[Opening TASK DATA section]

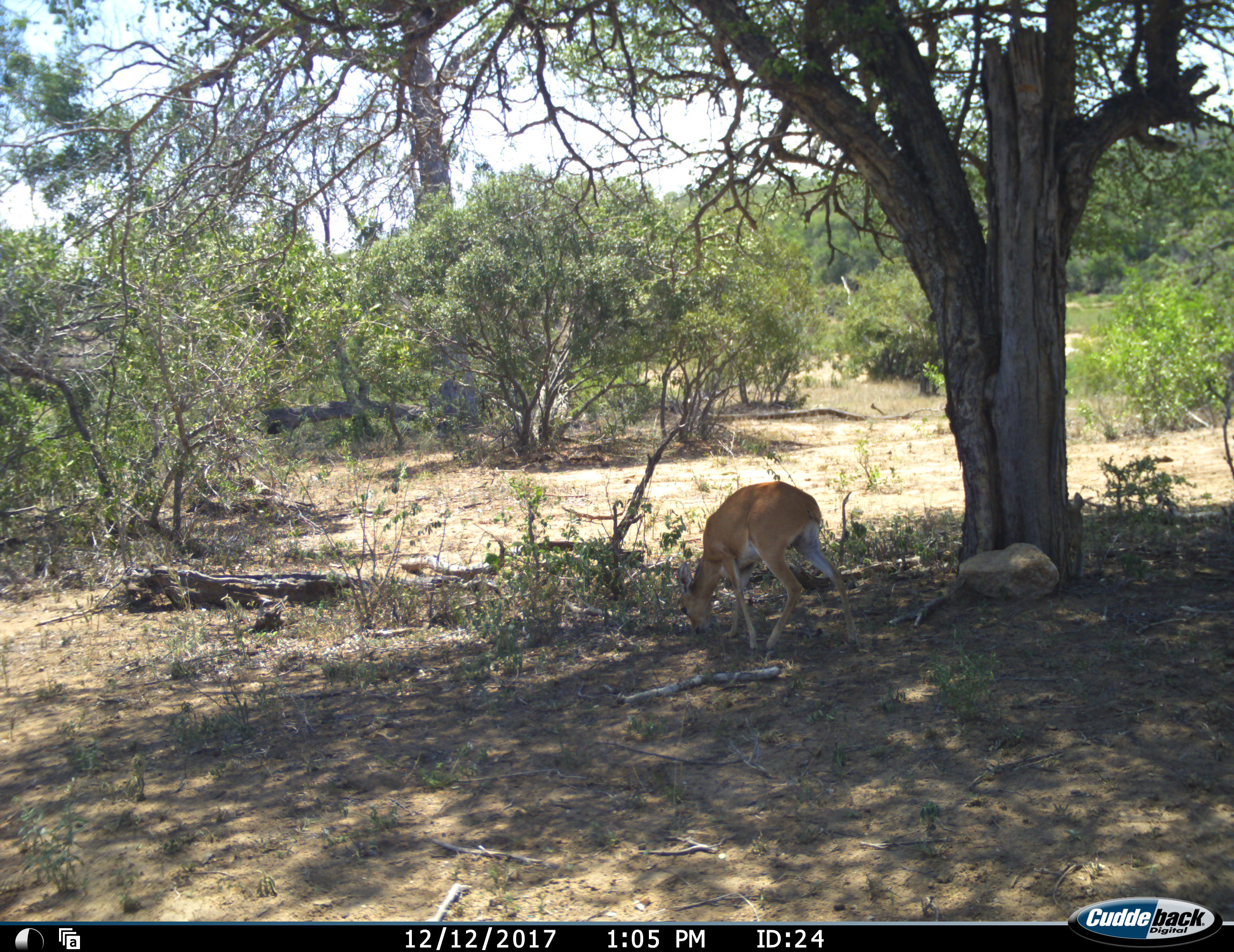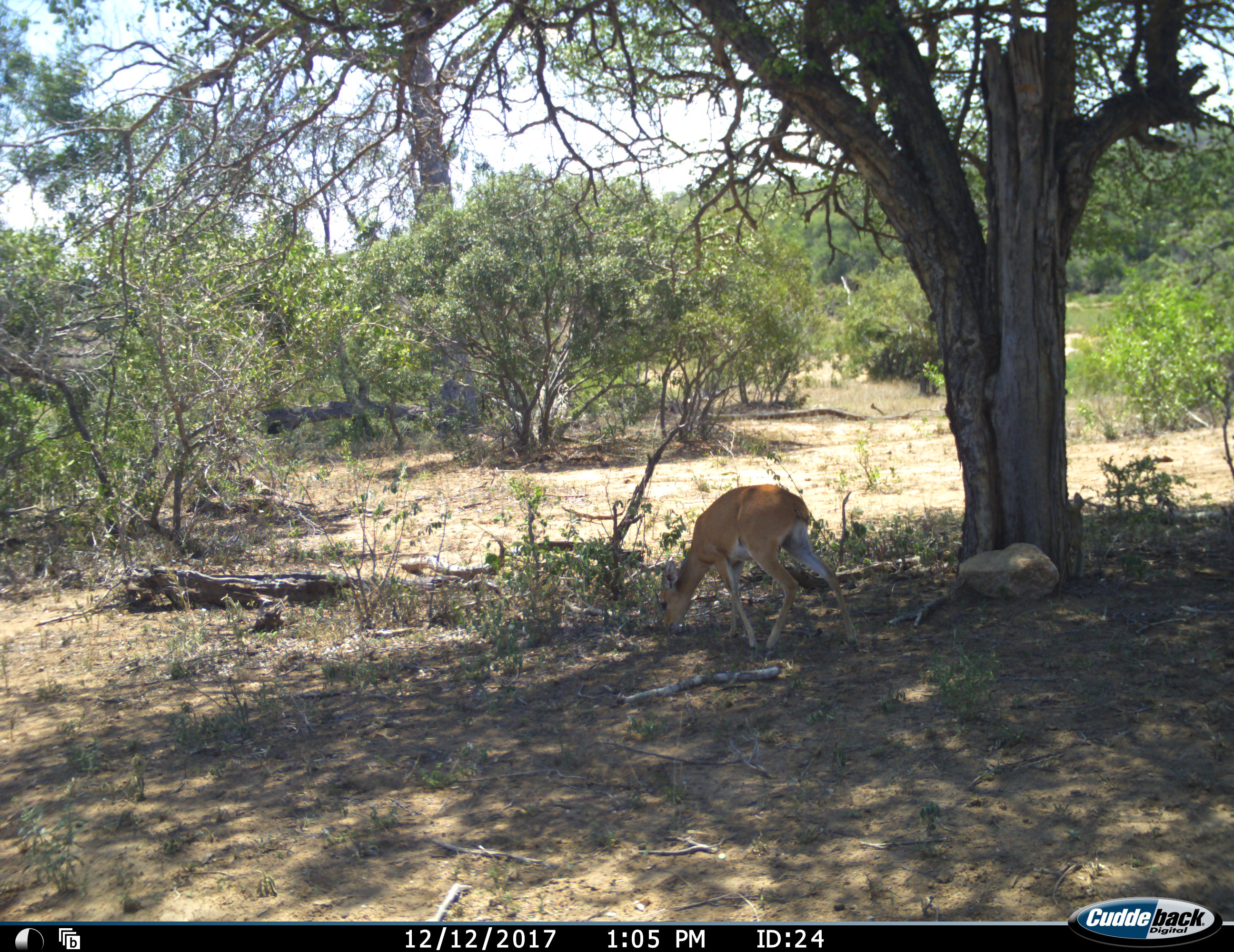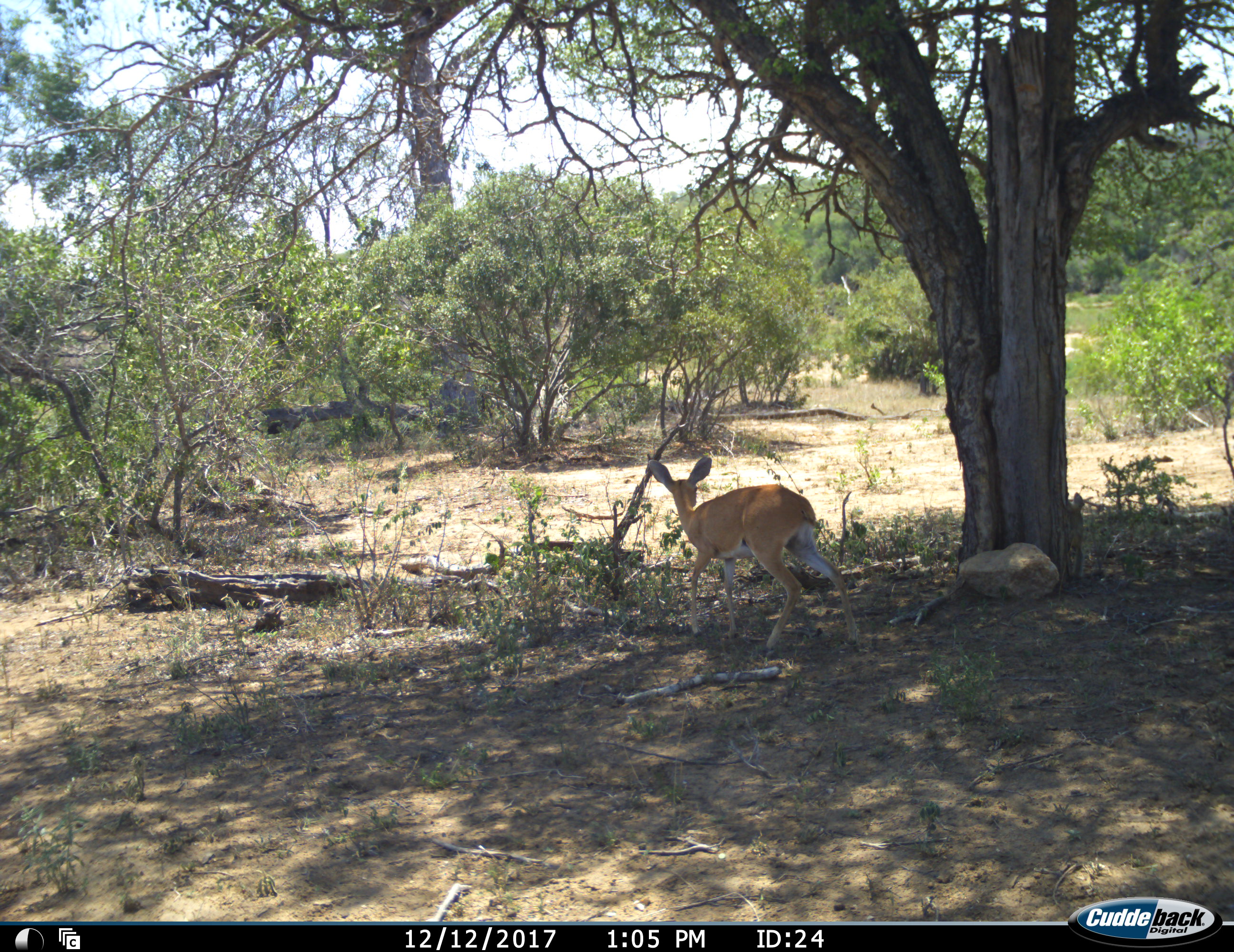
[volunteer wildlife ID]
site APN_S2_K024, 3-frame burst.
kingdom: Animalia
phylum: Chordata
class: Mammalia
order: Artiodactyla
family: Bovidae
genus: Raphicerus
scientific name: Raphicerus campestris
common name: steenbok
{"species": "steenbok (Raphicerus campestris)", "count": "1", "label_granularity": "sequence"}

[Closing TASK DATA section]

● WHAT IS EXPECTED
Start at the line containing "scientific name: Raphicerus campestris" and return each line up to and including the last line of the material.

● EXPECTED OUTPUT
scientific name: Raphicerus campestris
common name: steenbok
{"species": "steenbok (Raphicerus campestris)", "count": "1", "label_granularity": "sequence"}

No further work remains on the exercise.